The Unix command to create a link is


For example, if your Dropbox folder was in /local/scratch/public/CRSID-dropbox/Dropbox one of the commands below would work.

# For personal accounts
ln -s /local/scratch/public/CRSID-dropbox/Dropbox ~/Dropbox

# For University Dropbox Business accounts
ln -s "/local/scratch/public/CRSID-dropbox/Dropbox (Cambridge University)" ~/Dropbox

Resetting or shutting down Dropbox

To reset Dropbox prior to reconfiguring it, or to prevent it popping up every time you log in, use the local command reset-dropbox which kills all dropbox processes and removes the file .dropbox-loc which stores the location of your Dropbox folder. To save disk space, you may wish to move or delete your Dropbox folder after running this command.


If Dropbox is popping up messages telling you to move your Dropbox to a supported location you almost certainly have your Dropbox folder on networked storage. Type reset-dropbox and run Dropbox again to move it to scratch space.

Like any software, Dropbox can occasionally get confused if it is upgraded while someone is running it. If your Dropbox is acting up or has been configured incorrectly, try these steps in order before emailing help@maths. After each step, start Dropbox again.
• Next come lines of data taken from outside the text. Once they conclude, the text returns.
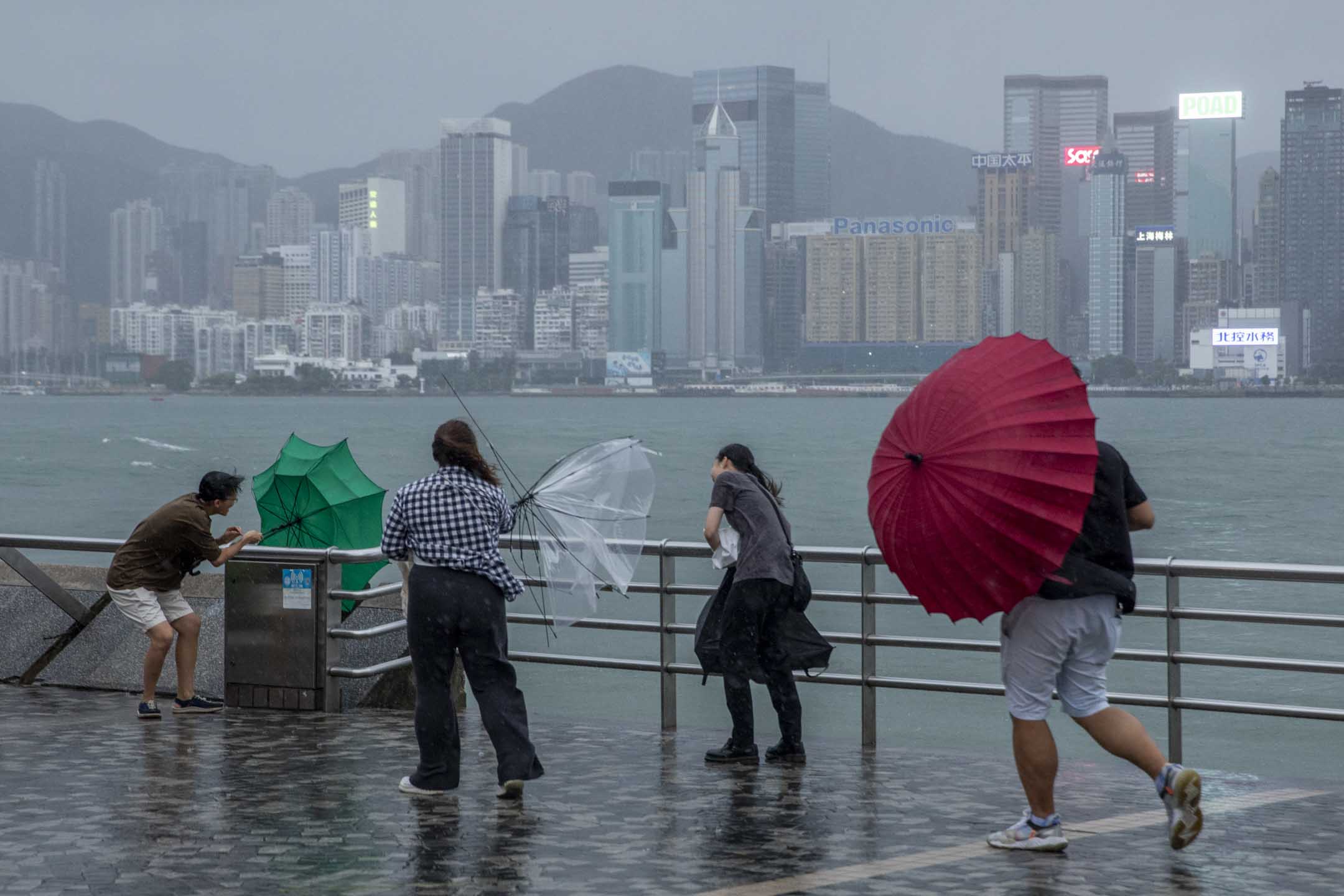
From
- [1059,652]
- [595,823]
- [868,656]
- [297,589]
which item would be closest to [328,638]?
[297,589]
  1. Quit and restart Dropbox. If the Dropbox icon is visible, right-click it and select "Quit Dropbox". Type killall dropbox to terminate any stray Dropbox processes.
  2. If you have manually edited the file .dropbox-loc containing the location of your Dropbox directory, ensure that it does not include "Dropbox" or "Dropbox (Cambridge University)" at the end. E.g. to keep your Dropbox in the standard scratch area, .dropbox-loc should contain only /local/scratch/public/CRSID-dropbox.
  3. Type reset-dropbox to remove the local config file .dropbox-loc. This will allow you to relocate your Dropbox folder to scratch space.
  4. If you are still unable to run Dropbox, type reset-dropbox again and then cd to /local/scratch/public/CRSID-dropbox and delete the directories .dropbox and .dropbox-dist
  5. If dropbox is not visible in the panel, but attempting to start it from the Applications menu does not work, you may wish to try, in a terminal window:
    dropbox stop

    And then you should be able to start Dropbox from the Applications menu.

Also check for quota / disk space issues. Dropbox itself has a quota on how much space you can use. For a free account this starts at 2GB with a few options to earn more. For a University Dropbox Business account it is effectively unlimited (750TB for the whole University of which only 10% is currently used).
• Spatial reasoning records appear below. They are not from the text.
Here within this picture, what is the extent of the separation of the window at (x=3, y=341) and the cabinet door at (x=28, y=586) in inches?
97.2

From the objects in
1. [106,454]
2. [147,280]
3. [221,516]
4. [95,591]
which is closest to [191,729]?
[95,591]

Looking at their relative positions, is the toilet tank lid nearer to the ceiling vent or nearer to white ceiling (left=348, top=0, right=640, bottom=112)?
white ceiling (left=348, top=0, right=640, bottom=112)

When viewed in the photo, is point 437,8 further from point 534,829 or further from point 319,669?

To see where Dropbox keeps its folder, right-click on the Dropbox icon, select Preferences, go to the Sync tab and look under Dropbox Folder Location. If you have reconfigured Dropbox at any time there may be old Dropbox folders in other places. These can safely be deleted.

To check your Maths home directory quota look at the graphical quota applet or type quota at the command line. If you are close to your quota, check where the majority of the disk usage is - Dropbox may not be the cause of the problem. If Dropbox is keeping its folder in your home directory and putting you over quota, reset it with reset-dropbox and delete the Dropbox directory before restarting Dropbox.

To see whether any disks your computer is using are full, type df -h. You can also use this command to check a specific disk e.g. df -h /local/scratch. If a disk is 100% full problems will ensue when attempts are made to write to it (whether by the user or the system).

  • It is normal for CDs/DVDs to be displayed as 100% full.
  • If you notice that a system disk such as /alt/applic is full, there is no need to report it unless it is affecting your work - our monitoring system will alert us.

If your Dropbox is linked to your personal account, you can see how much space you are using by right-clicking the Dropbox icon, but for Dropbox Business accounts this will only show the aggregate usage for the University.